There are several limitations to the current study. First, no M-CHAT-R follow-up interviews were conducted, which are known to reduce false positives and thereby improve PPV (Robins et al., 2014). Second, despite having a relatively large sample of HL toddlers, the overall sample size is much smaller than community screening studies. Finally, we were unable to directly compare psychometric properties of the M-CHAT-R in HL versus LL toddlers because too few participants in the LL group developed ASD.

The contributions of the present study include demonstration of the benefits of repeat screening and estimation of SE and SP in a large HL sample with diagnostic testing conducted regardless of screening status. This study design can identify cases missed by initial screening and thus provide more accurate calculations of SE and SP. Our results, using this comprehensive strategy to identify false negatives, are comparable to the pooled estimates of SE and SP for the M-CHAT-R recently reported in a meta-analysis (Wieckowski et al., 2023).

In conclusion, this data demonstrates the strong performance of the M-CHAT-R when completed by parents who already have a child with ASD, suggesting that providers should pay close attention to scores over the cutoff for toddlers in such families, making prompt referrals for diagnostic evaluation.
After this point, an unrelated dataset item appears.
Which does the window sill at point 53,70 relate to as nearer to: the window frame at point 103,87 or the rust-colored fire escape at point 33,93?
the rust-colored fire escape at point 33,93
Comprehensive developmental monitoring and repeated ASD screenings are recommended by the AAP for all children. While this study highlights their utility specifically for children at higher likelihood of ASD due to family history, regular and repeat screenings with the M-CHAT-R are also critical for children in the general population (Hyman et al., 2020), given the instrument’s ability to identify both autism and broader developmental concerns.